22 июня дядя Ваня стал готовить обоз в новый путь. Он позвал Виктора и заявил, что тот остается на «обороне» нести караульную службу. Разговаривая с Виктором, он сосредоточенно, медленно выводил буквы, писал их наоборот, поставив перед бумагой осколок зеркала, составлял реестр всей поклажи. Это была шифровка, которую, по задумке дяди Вани, не разгадает даже самый хитрый враг.
На «обороне» Виктор ходил за лошадьми, кормил их, купал, рвал траву, а главное, вместе с высоким, худощавым дядей Костей Петровым охранял продовольственный склад — блиндаж, вырытый на горушке в сосновом бору.
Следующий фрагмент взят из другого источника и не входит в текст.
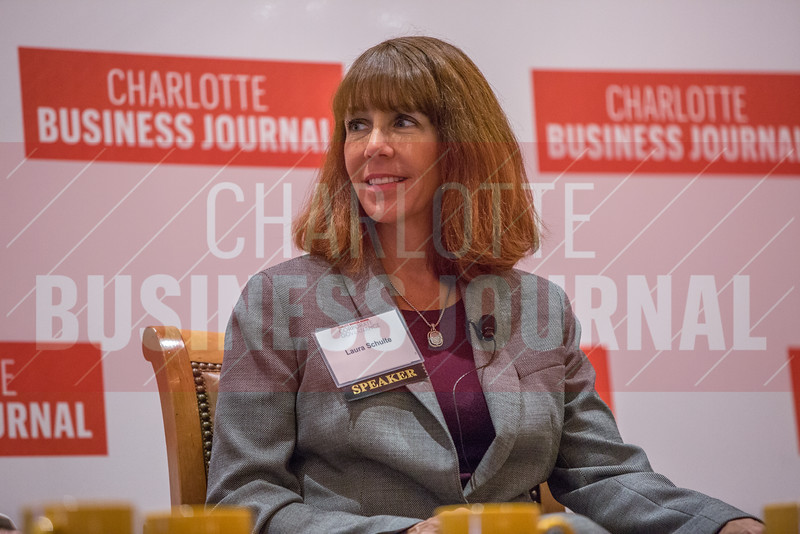 Laura Shulte, Novant Health Board Member, participates in a panel discussion at the Corporate Governance Breakfast, held at Quail Hollow Country Club.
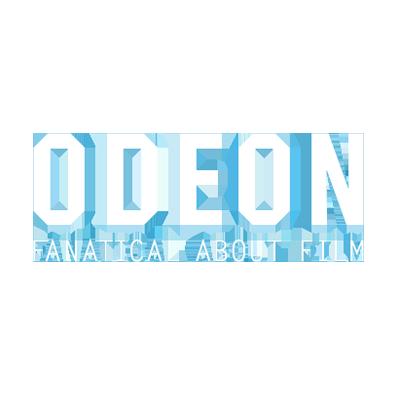 Odeon Logo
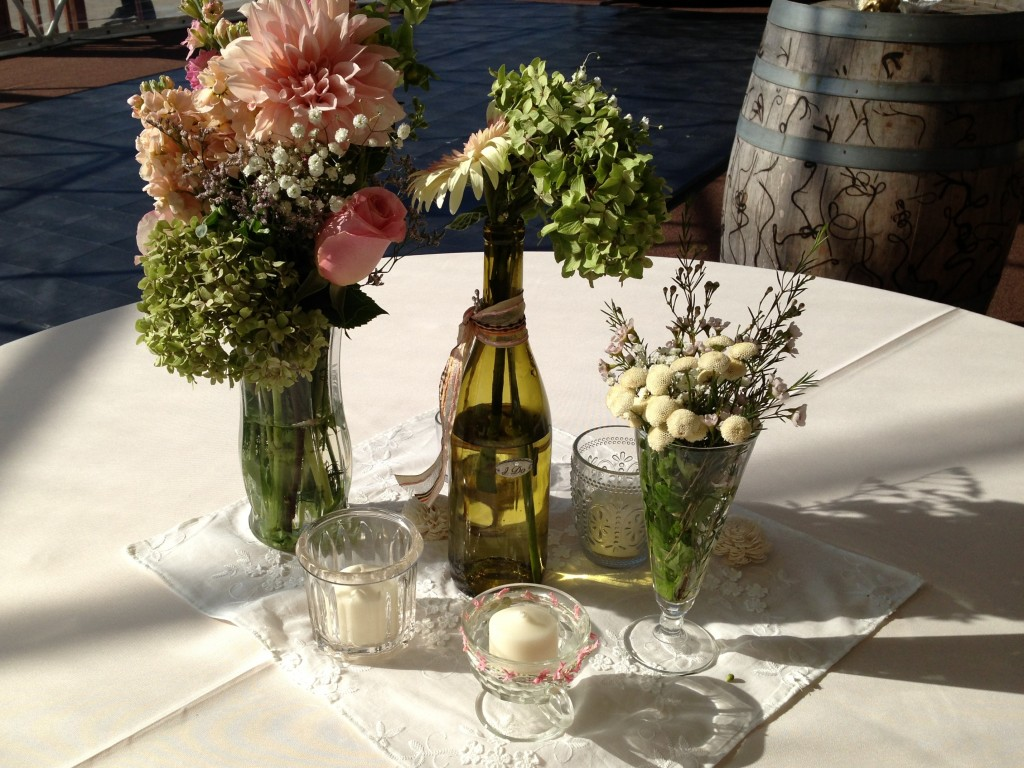 GotMyReservations -- Winery Wedding Centerpiece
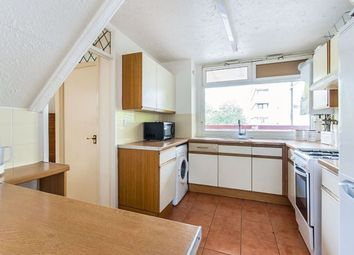 3 bed flat to rent in Burritt Road, Norbiton, Kingston Upon Thames KT1
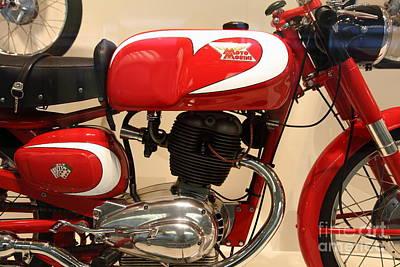 1963 Moto Morini 175cc Tresette Sprint . 5d16944 Poster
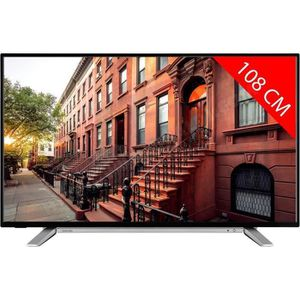Téléviseur LED TOSHIBA 43UL2A63DG TV LED UHD 4K - 43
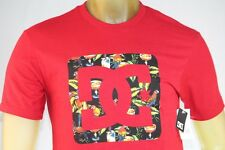 """DC SHOES MEN'S GRAPHIC RED T-SHIRT W/ FLORAL """"DC"""" LOGO ON FRONT size Small"""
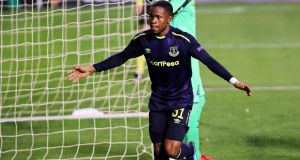 Ademola Lookman celebrates after scoring a goal for Everton in their Europa League match against Apollon Limassol at the GSP stadium in Nicosia. Photograph: EPA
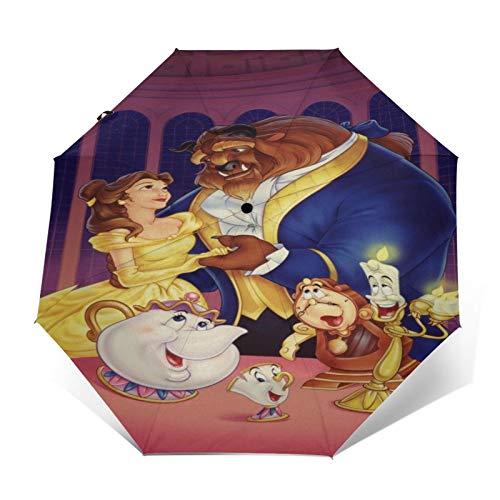 Ombrello anti-UV da viaggio a tre ante compatto con apertura/chiusura automatica, ombrellone da esterno leggero pieghevole antivento, Teiera Candeliere La Bella E La Bestia Disney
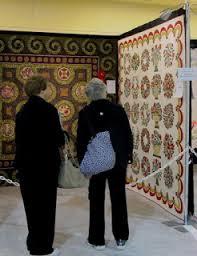 Baltimore Garden Quilts: AQS Lancaster Quilt Show & AQS Lancaster Quilt Show Adamdwight.com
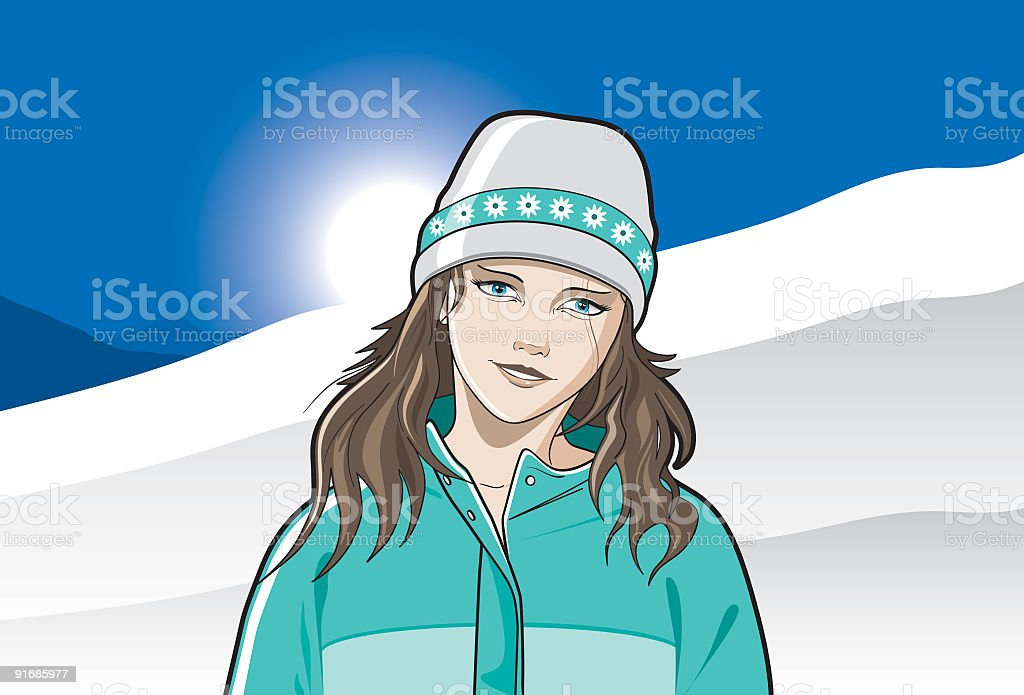 Snow babe standing infront of the ski slopes royalty-free stock vector art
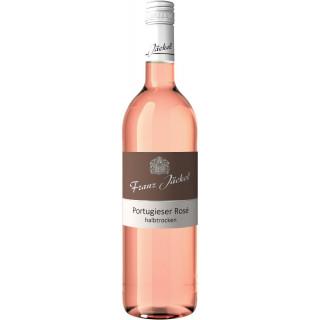 2019 Wallhäuser Pfarrgarten Portugieser Rosé halbtrocken - Weingut Franz Jäckel
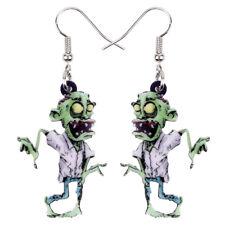 Acrylic Halloween Scary Zombie Earrings Dangle Party Jewelry For Women Kids Gift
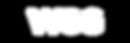 2019 WOG Logo White.png
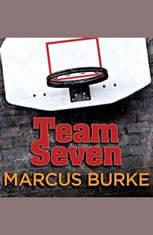 Team Seven - Audiobook Download
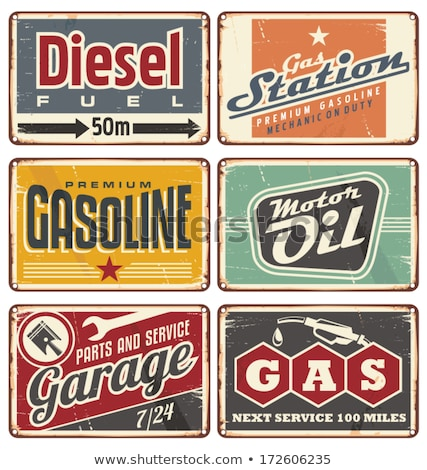 Vintage tankstation ingesteld ontwerp communie olie Stockfoto © netkov1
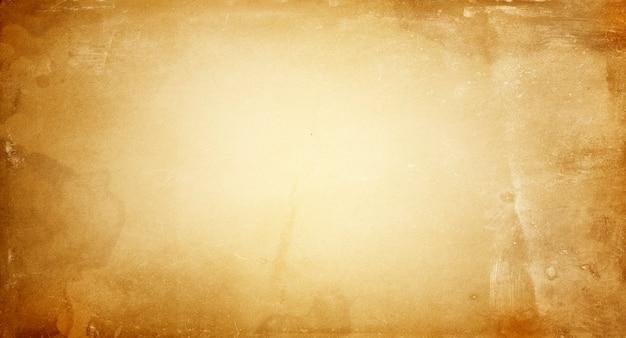 Texture della vecchia carta marrone vintage con copia spazio e spazio per il testo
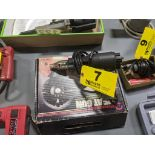MILWAUKEE MOUDEL 2000D ELECTRIC HEAT GUN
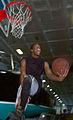 Slam dunking in Hangar Bay DVIDS92038.jpg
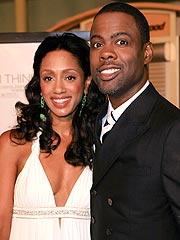 Chris Rock: Partnership Is the Best Part of Marriage | Chris Rock
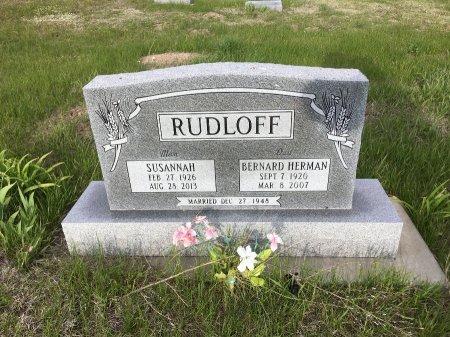 RUDLOFF, BERNARD HERMAN - Dawes County, Nebraska | BERNARD HERMAN RUDLOFF - Nebraska Gravestone Photos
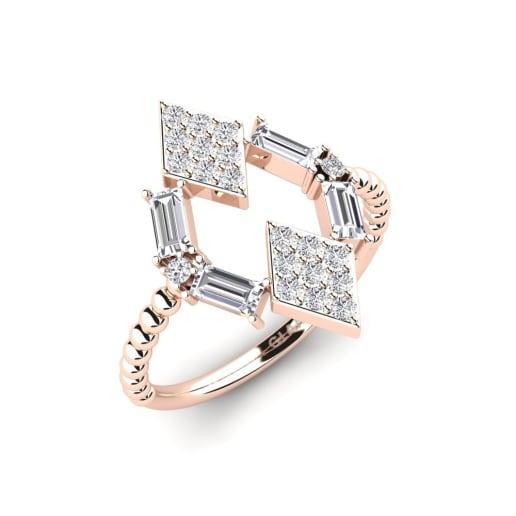 GLAMIRA Ring Elias
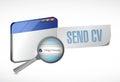 Send Cv Online Illustration De...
Спали посменно, днем жгли костерок, кипятили чай, варили гороховый суп из концентрата, беседовали. Стояли душные, совсем не северные жаркие дни.
Обычно ночью у склада дежурил дядя Костя, днем — Виктор. Иногда менялись часа через три. В тот памятный полдень Виктор готовил на костре обед, дядя Костя отсыпался в блиндаже. Партизан Иван Севостьянов, у которого была своя особая задача — охотиться на лосей и доставлять солонину на базу № 2, после удачной ночной охоты рыбачил с лодки на озере. Со своей горушки Виктор видел его черный силуэт на искрящейся ряби, завидовал, как тот то и дело вскидывал вверх удочку. И вдруг откуда ни возьмись низко над озером появился самолет. Он дал очередь по Севостьянову, по мосту, по траншеям.
— Гаси костер! — закричал выбежавший из блиндажа дядя Костя. Разметав ногой головешки, Виктор прянул к толстым соснам, прижался к теплому стволу. Самолет заходил на второй круг. Он летел так низко, что Виктор, выглядывая из-за сосны, хорошо рассмотрел лицо стрелка, целившегося из пулемета в их костер. Пули вжикнули за спиной, вспороли совсем рядом листву. Еще один заход, еще очередь…
Когда самолет улетел, к блиндажу прибежал мокрый Севостьянов:
— Лодку пробил, дьявол. Затонула. Ну я, значит, за борт, часы карманные воды напились, стали, вот беда какая!
Виктор все никак не мог перевести дух, поискал глазами следы пуль у костра, но ничего не нашел. Ночью он трижды просыпался в липком поту, вслушивался в ночную тишину.
Однажды во время дежурства поздним вечером Виктору показалось, что за деревьями кто-то прячется. Он передернул затвор винтовки, мигом растормошил дядю Костю, прикорнувшего у погасшего костра, и они крадучись обошли блиндаж, подползли к ближним могучим соснам. Никого не было.
А в полдень гороховцы подняли стрельбу, побежали на помощь своему боевому охранению и привели к штабной землянке вражеского разведчика; двое других, с их слов, были убиты в перестрелке.